#### [Document extract]
● ● ● ● ● ● ●

That's what I would do. Hope you get some rest, soon. If you are really going to lose it don't be afraid to pump for the night and go sleep in a hotel. Mental health is nothing to mess with.


----------



## Snickleson (May 28, 2010)

Hey mama... It's hard and I feel you. I think it was around that age (maybe 11 months for us?) that I really lost my cookies a few times with her sleep habits. For me it wasn't so much the night wakings as the actual getting her to sleep part... which took nursing and then bouncing in the ergo pack for ever and then transferring her into bed and then nursing again and then her waking up so shortly after that... for HOURS!! But it drove me nuts and I literally lost it - I left the room one night when she woke up and went and kicked a hole in the wall. A real hole in a real wall in my house. I am an adult, right?? I was getting so boiling mad that I just couldn't handle it - I would have to leave the room. And it was almost out of my control. I signed up for an anger management class, but by the time it started things were going smoothly again. But my 15 month old is still waking up 5 or 6 times a night, and I just started getting up with her and bouncing her back to sleep, because at some point she has to stop nursing all night long (right??) and she too was leaking through her diapers (even disposables!) And also she hasn't been nursing down as easily as she used to. But I think our sanity as mama's is an important part of being a good mama, and being in good mental health helps us love and mother our child best. If what you're doing at night isn't working, it might be time for a change. Make your husband get up with him a time or two and rock him or bounce him or whatever back to sleep. (For us, we have to put her in a backpack and bounce... the rocking chair simply won't do!) I know that's easier said than done, as I have a really hard time making my partner get up at night too. But no matter how high-stress his job is, your job is probably higher stress right now!! I like JuliMummy's idea of the mattress on the floor... I'm thinking that's our next step too. Anyway, you are doing your best, and it always gets better. Just take care of your self too!


----------



## holothuroidea (Mar 30, 2008)

Night-nursing takes practice for both of you, don't expect it to work right away. I would say continue with it for at least a week to see if it works. It took me a long time to get comfortable with it, and I put in a lot of very uncomfortable hours getting used to having a breast exposed at night, sleeping on my side, not sleeping with covers, being kicked and punched, and figuring out where on earth I could put my arms. It takes time, no mother-baby pair comes out of the box ready to sleep with each other peacefully.

It also sounds like your baby is feeling a lot of anxiety (babies are always sensitive to it). He may need some time to cry in your arms, for advice about this you can visit awareparenting.com.

Also you are doing great! I would have reached my limit of tolerance way before you did. Your son is lucky to have such a dedicated mother.

● ● ● ● ● ● ●

#### [Collected material]
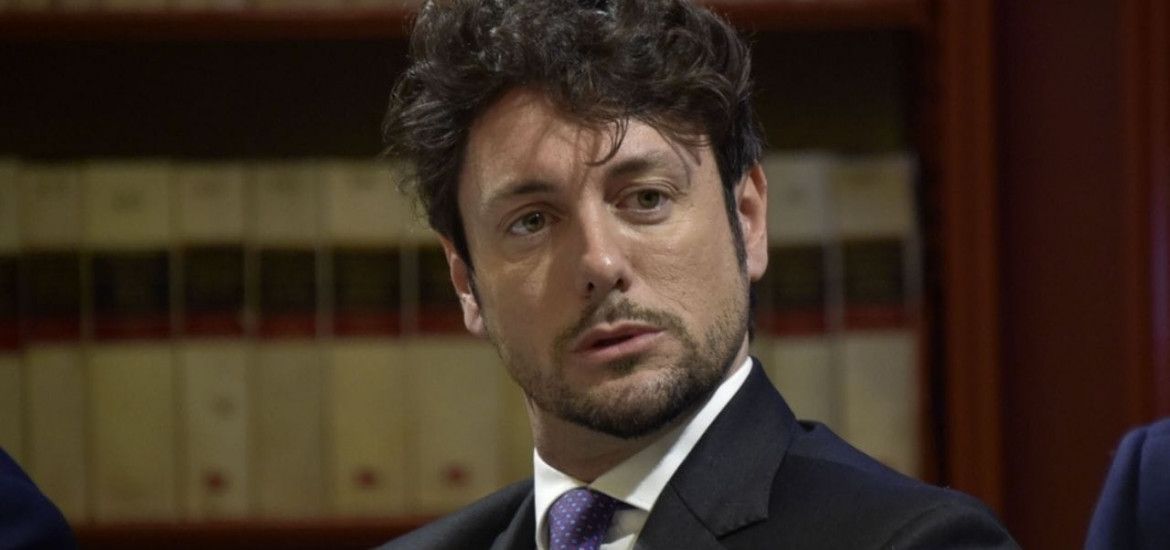 Andrea Giambruno lascia Mediaset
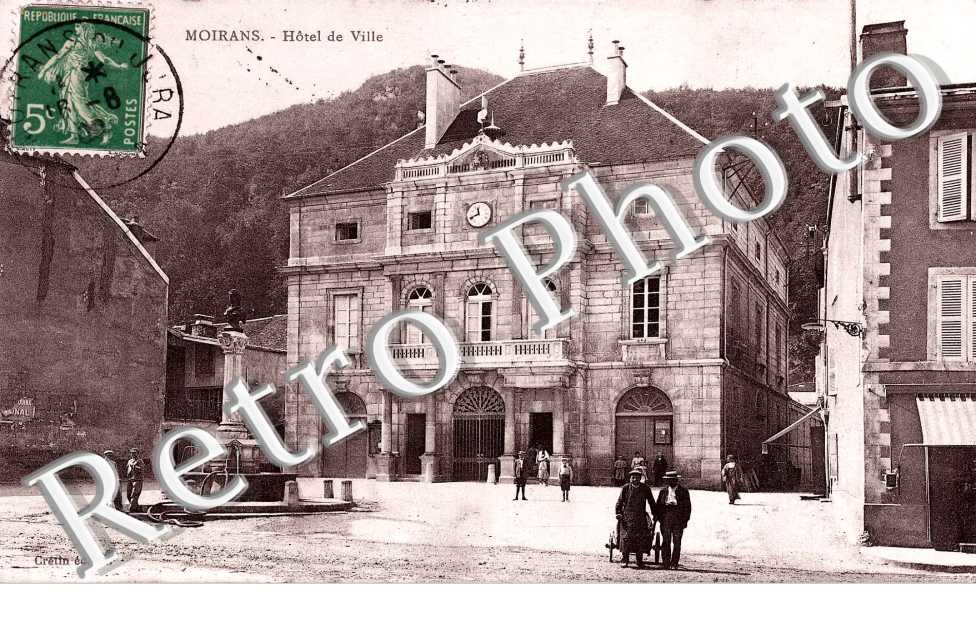 Hôtel de ville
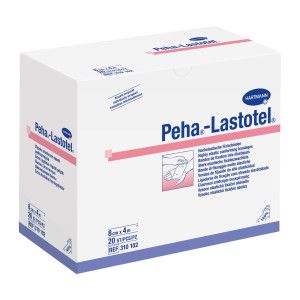 Peha-Lastotel Fixierbinde 8 cmx4 m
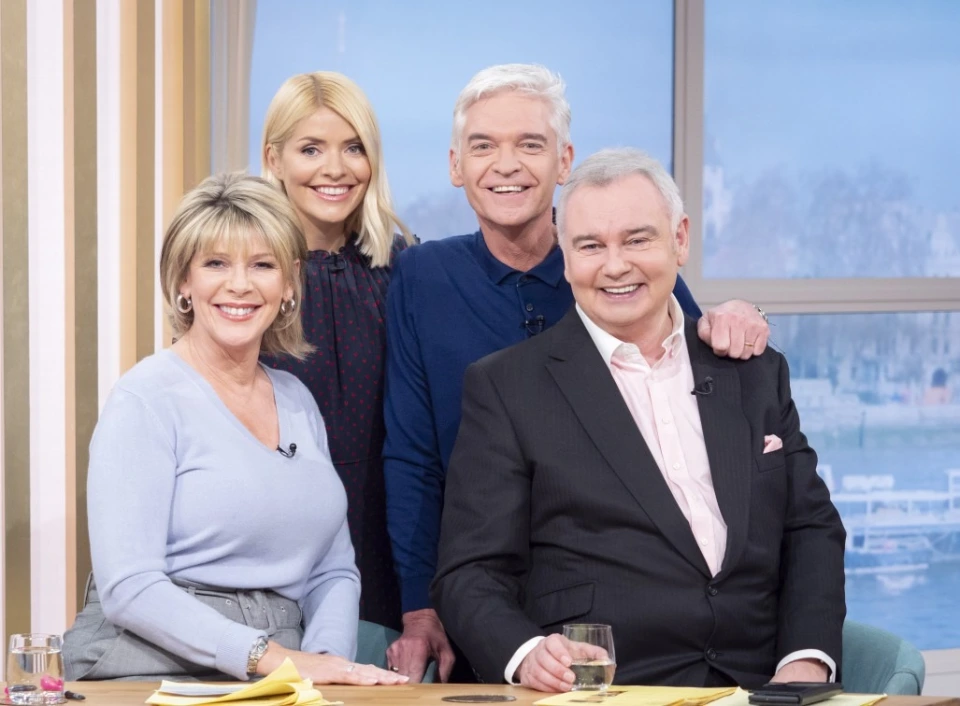 Eamonn Holmes takes yet ANOTHER swipe at This Morning rivals Holly and Phil amid mounting ‘queue-jump’ backlash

● ● ● ● ● ● ●

#### [Study questions]
a) In the forum thread on infant sleep, how many times a night is the 15-month-old still waking up?
b) Retype the section of the infant-sleep thread from "It also sounds" up to and including "can visit awareparenting.com.".

#### [Exercise results]
a) Five or six times a night.

b)
It also sounds like your baby is feeling a lot of anxiety (babies are always sensitive to it). He may need some time to cry in your arms, for advice about this you can visit awareparenting.com.